Positive covenants do not run with the land, meaning the burden does not automatically bind a successor in title to the original party who gave the covenant. However, it is not uncommon for a purchaser to be required to give a covenant to comply with those positive covenants going forward. Compliance with positive covenants can impact on the feasibility and costs of a development project.

Therefore, it is important for commercial property buyers and developers to:

  • identify the potential existence of a positive covenant;
  • assess whether such covenants operate to bind a future purchaser and establish whether there is a chain of indemnity covenants; and
  • seek advice on the need (if any) to enter into a deed of covenant in favour of the beneficiary to observe and perform the positive covenants.

Easements

An easement is the right of one landowner to make use of or exercise rights over another piece of land for the benefit of its own land. An easement can take many forms, but commonly encountered easements are rights of way, rights to light, rights of support and rights to lay and connect into services.

Investigation of title will reveal whether an easement benefits the property being acquired (giving it rights over third party land) or burdens it (where a third party benefits from rights over the property). Developers will want to ensure that the proposed site has the benefit of adequate rights for the existing use and that the property has the benefit of any other rights necessary to ensure that it can be fully developed and ultimately used for its proposed future use. Such rights may include usage of private roads and footpaths to access the property. This is of particular importance where the property does not abut an adopted highway as the owner will be reliant on those rights to gain access.

Any information revealed during the title investigation and a property survey can be used to identify the existence of rights over the proposed development site and the implications that may follow.

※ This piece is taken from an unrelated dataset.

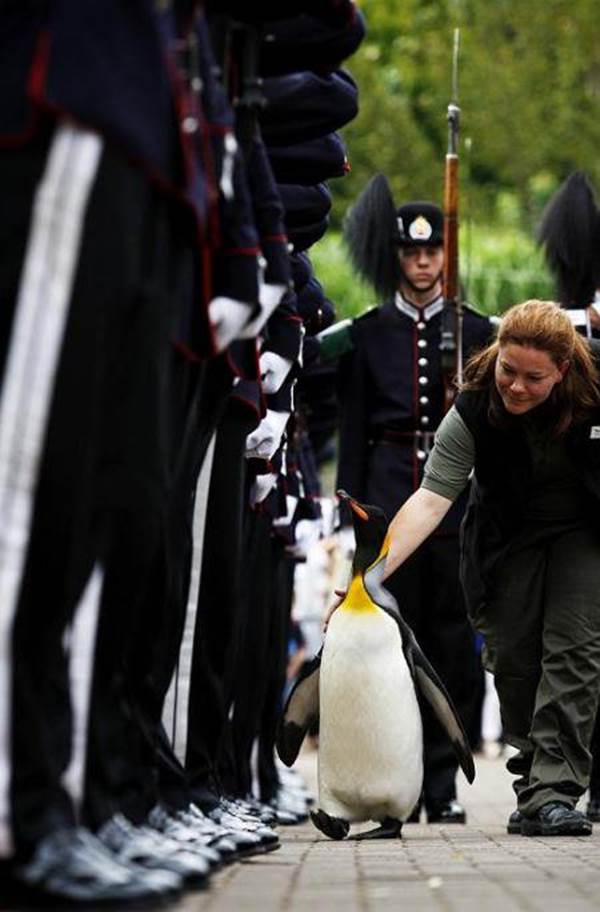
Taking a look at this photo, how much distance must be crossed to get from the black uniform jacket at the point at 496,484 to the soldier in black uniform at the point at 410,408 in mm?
1464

In many cases, where the beneficiary or beneficiaries are unknown and/or the rights have not been exercised for a significant period of time, indemnity insurance can be obtained. This will insure the development against the risk of a third party attempting to enforce its rights, which serves to mitigate any loss in value to the property or impact on the proposed development.

Restrictions

Restrictions are entries on title that are entered by a third party in order to protect an interest and limit the owner’s ability to dispose of the property. The term “dispose” can be limited to certain types of transactions, such as a sale or the grant of a lease, but can frequently be wide enough to catch a charge or the grant of legal easements. Compliance with restrictions might require third party consent to the transaction, or the giving of a deed of covenant by the purchaser to comply with certain obligations going forwards.

Strict compliance with restrictions is essential in order to ensure that the property purchase is registered at the Land Registry and so that the buyer is able to deal with any onward disposals.

Summary

Title investigation can bring up unique challenges when purchasing commercial property. Thorough due diligence is crucial to assist developers with navigating constraints and third party rights, allowing for informed decisions to be made in order to secure a successful project outcome.